The potential for disaster when a native culture subsisting in a fragile environment is exposed to modern influences is not unfamiliar. Before 1750 the Highlands and Islands of Scotland were populous and self-sufficient, though untouched by 'improvement'. In less than two hundred years the basic settlement unit – the communal township – was extinct, and the last of the native Highlanders had gone or would go within a generation. That their ancestral way of life had been primitive no-one denied, but even the most altruistic of landlords saw past the poor housing, the naked children and the dirt, to the mechanisms which supported Gaelic society. They confused material simplicity with deprivation and identified it as a problem which required to be solved. That the Gaels possessed exceptional survival skills was never considered amidst complaints about primitive huts and offensive middens. These foreigners (whatever their origins) understood nothing of the complexity of a minimalist rural culture which had survived through thousands of years. It did not cross their minds to study what they were about to change and to consider that it might after all be the best, if not the only possible way, of surviving in a difficult environment.

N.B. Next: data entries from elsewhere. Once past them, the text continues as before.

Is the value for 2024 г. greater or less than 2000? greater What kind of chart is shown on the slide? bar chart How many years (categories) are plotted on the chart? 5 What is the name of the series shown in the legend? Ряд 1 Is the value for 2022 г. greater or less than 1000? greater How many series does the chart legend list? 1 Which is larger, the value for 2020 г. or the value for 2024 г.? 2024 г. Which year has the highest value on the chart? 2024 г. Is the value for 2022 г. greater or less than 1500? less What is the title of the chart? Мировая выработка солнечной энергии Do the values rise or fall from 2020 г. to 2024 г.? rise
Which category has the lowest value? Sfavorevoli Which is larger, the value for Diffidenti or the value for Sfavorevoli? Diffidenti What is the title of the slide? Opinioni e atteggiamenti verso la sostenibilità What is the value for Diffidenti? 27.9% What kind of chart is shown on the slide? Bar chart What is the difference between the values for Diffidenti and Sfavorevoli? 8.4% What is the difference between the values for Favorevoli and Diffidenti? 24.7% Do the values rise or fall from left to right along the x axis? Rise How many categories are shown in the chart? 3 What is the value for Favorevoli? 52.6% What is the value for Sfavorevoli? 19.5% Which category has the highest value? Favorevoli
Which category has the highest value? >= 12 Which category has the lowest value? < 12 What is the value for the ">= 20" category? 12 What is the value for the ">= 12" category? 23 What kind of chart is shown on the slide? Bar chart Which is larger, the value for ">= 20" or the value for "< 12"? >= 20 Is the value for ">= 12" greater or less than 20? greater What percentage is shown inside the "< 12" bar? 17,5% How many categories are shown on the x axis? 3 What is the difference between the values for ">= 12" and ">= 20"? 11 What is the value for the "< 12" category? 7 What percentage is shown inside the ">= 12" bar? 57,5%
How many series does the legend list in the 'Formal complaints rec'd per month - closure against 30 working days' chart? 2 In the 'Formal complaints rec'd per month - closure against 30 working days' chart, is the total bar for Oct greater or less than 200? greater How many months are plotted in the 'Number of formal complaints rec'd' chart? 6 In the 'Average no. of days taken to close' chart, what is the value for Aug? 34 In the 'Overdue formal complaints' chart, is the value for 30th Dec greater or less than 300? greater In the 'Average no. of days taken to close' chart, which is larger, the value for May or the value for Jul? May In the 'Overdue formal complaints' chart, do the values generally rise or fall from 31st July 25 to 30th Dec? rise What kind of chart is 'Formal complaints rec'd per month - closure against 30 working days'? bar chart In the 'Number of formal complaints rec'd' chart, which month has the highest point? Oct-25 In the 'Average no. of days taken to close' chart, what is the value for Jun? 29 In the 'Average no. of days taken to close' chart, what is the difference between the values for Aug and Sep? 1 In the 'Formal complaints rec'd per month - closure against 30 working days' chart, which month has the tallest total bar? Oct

It is significant that whenever the balance of the old way of life was upset, for whatever reason, it invariably collapsed. It could not and did not adapt. This suggests that up to that time, economy and land use in the Highlands had changed very little from the time of first settlement, and that the Highlanders had persisted with their old ways, not out of obstinacy or poverty but because topography and climate gave them few options in the matter.
It became evident long after the event how much the native population contributed to their own survival, how well-adapted and sustainable their primitive methods had in fact been. The Marquis of Tullibardine, later 8th Duke of Atholl, was every bit as astute as his illustrious ancestors. In August 1909, responding to political agitation against the use of ‘good’ land for deer forests, he invited eleven competent working men, chosen ‘from the very class whence the demand for small-holdings arises’, to tour the deer-forests of Atholl. They had apparently been offered the gift of any land they thought suitable for a smallholding and all were fired with enthusiasm. But they retired frustrated. Their unanimous opinion was that the land they had seen had no value for agricultural purposes. It was poor and boggy, the climate was bad and it was too far from markets. Glen Tilt was ‘not suitable for small holdings. The existence of small holders would be miserable up there.’47
And yet the Gaelic natives of Glen Tilt had loved their glen, had lived there very comfortably, and lamented when they were forced to leave it. But this was a mutual story of respect and support. By 1909, after a century of neglect, their beloved glen was uninhabitable and remains so. No part of the Highlands has escaped this green devastation. And yet the only recorded complaint, from a people who might have complained about a great deal, was that they had no security of tenure. They could not rely on their landlords to renew their leases, even when they had created whatever value was in the land and paid their rents promptly. The incentive that drove them to the ends of the earth was the dream that they might once again be free men, living on their own land, as they had been free throughout prehistory.